By Jim Geraghty
Wednesday, September 24, 2025
When news broke of the shooting at the Dallas ICE
facility Wednesday morning, the shooter’s motive was not initially clear. The
shooter killed two detainees and critically injured a third, according to
officials, while no law enforcement agents were injured. It was conceivable
that the perpetrator was some nut who hated illegal immigrants and wanted to
harm them, although one could reasonably ask why somebody who hated illegal
immigrants would shoot people who were in the process of being removed from the
country.
But the authorities declared late this morning that rounds found
near the body of the suspected shooter in the attack on a Dallas ICE facility
Wednesday morning “carried anti-ICE messages.” Considering how quickly a false
narrative that a right-wing lunatic had killed Charlie Kirk spread, I wonder if
authorities were eager to fill the vacuum with clear facts about the crime and
likely motive.
And while everyone has the right to criticize our
immigration polices and ICE is not above criticism, you start to wonder whether
months and months of calling ICE agents “fascists”
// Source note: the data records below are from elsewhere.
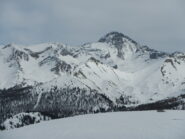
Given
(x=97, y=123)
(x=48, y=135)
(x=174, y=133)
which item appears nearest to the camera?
(x=174, y=133)

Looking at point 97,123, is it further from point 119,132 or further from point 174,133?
point 174,133

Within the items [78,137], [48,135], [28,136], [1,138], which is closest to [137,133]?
[78,137]

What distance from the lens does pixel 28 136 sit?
11812 centimetres

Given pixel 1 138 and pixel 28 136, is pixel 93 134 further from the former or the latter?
pixel 1 138

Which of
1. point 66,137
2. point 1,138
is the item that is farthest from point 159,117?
point 1,138

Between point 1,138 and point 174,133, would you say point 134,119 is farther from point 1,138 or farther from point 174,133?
point 1,138

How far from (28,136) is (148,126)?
3132 cm

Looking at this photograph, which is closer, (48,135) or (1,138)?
(48,135)

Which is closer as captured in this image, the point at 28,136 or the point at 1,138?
the point at 28,136

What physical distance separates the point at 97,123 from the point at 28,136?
20915 mm

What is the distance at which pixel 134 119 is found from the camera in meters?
132

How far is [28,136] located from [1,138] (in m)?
17.1

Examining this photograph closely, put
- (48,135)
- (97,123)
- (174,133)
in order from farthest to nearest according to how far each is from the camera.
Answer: (97,123) → (48,135) → (174,133)

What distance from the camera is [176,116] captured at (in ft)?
440
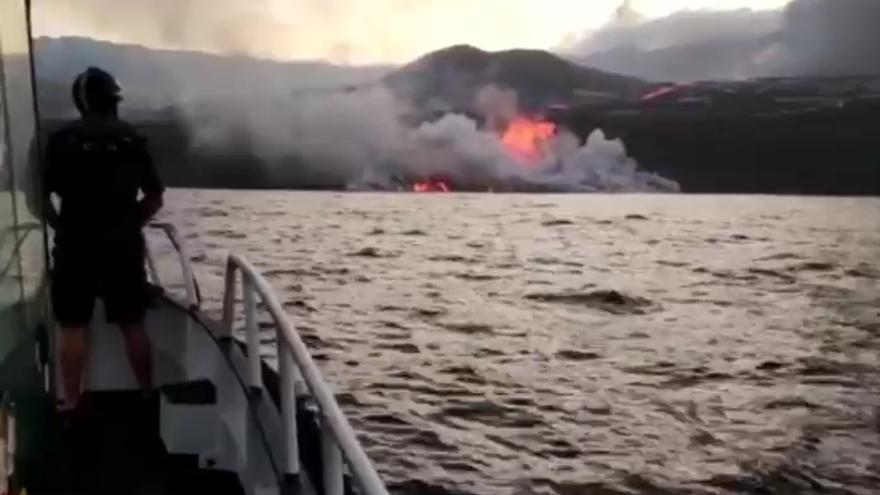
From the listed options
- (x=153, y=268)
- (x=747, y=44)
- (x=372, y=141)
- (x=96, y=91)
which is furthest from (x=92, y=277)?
(x=747, y=44)

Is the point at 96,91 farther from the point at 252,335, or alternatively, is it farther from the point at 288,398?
the point at 288,398

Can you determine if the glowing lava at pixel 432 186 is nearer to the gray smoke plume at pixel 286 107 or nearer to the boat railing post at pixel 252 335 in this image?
the gray smoke plume at pixel 286 107

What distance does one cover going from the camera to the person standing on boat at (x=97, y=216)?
7.43ft

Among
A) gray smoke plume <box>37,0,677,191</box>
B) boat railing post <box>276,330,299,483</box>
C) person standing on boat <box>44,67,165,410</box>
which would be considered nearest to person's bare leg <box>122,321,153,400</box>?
person standing on boat <box>44,67,165,410</box>

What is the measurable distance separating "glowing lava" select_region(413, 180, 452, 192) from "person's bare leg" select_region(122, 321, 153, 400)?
65 cm

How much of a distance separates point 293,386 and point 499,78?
30.7 inches

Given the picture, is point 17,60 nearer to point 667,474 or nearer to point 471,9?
point 471,9

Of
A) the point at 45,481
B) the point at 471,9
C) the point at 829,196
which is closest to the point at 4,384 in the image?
the point at 45,481

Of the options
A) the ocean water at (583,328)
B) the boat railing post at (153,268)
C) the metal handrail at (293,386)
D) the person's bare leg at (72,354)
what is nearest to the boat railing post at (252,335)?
the metal handrail at (293,386)

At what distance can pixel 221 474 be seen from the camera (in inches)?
92.0

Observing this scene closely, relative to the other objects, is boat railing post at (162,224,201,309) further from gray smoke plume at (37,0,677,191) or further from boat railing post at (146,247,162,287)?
gray smoke plume at (37,0,677,191)

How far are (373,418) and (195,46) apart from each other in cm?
80

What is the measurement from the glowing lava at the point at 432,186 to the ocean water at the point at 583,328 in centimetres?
2

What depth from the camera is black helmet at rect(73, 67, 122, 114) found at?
2.21 meters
and “jackbooted thugs” are convincing left-wing nutjobs that
this really is the time for violent resistance to the U.S. government. It’s not
hard to find figures on the left arguing that “ICE agents deserve no privacy.” I’m not a particularly big
fan of federal agents wearing masks as they perform their duties, but it’s
undeniable that there are people out there who would like to harm ICE agents,
who thus have a reasonable concern that exposure of their faces might make them
easier targets.
A rare kudos to The Atlantic for running an article and a headline that left-of-center
readers would prefer not to encounter: “Left-Wing Terrorism Is on the Rise: For
the first time in more than 30 years, attacks by the far left outnumber those
by the far right.”
And I think many conservatives will dispute Daniel Byman
and Riley McCabe’s characterization of the right-wing violence that occurred
this year:
This year, however, violence on the
right has plummeted. Only one right-wing-terrorist incident occurred in the
first six months of 2025: the June assassination of the Minnesota state
legislator Melissa Hortman and her husband. This extraordinary drop-off is too
recent to allow for any definitive explanations—and the number of terror
incidents often fluctuates over short periods—but Trump’s reelection could be a
key factor. His victory deflated election conspiracies that had once motivated
many extremists.
Okay, except the perpetrator of the Hortman
assassinations is more accurately characterized as a delusional maniac, not
as someone driven by a right-wing political agenda:
In the letter, Boelter allegedly
wrote that he had been secretly trained by the U.S. military and had
participated in secret overseas missions “all in the line of what I thought was
doing right and was in the best interest of the United States.” The letter
claimed he had been “approached” by Gov. Tim Walz (D) and ordered to kill the
state’s two U.S. senators, Amy Klobuchar and Tina Smith, because “Tim wants to
be senator.”
Considering how many progressives chose the more pleasant
alternative realities where Kirk was killed by an “ultra-MAGA” or a “White Supremacist Gang Hit,” I think we’ll see a lot of
denial that this perpetrator was doing so in the name of the left as well.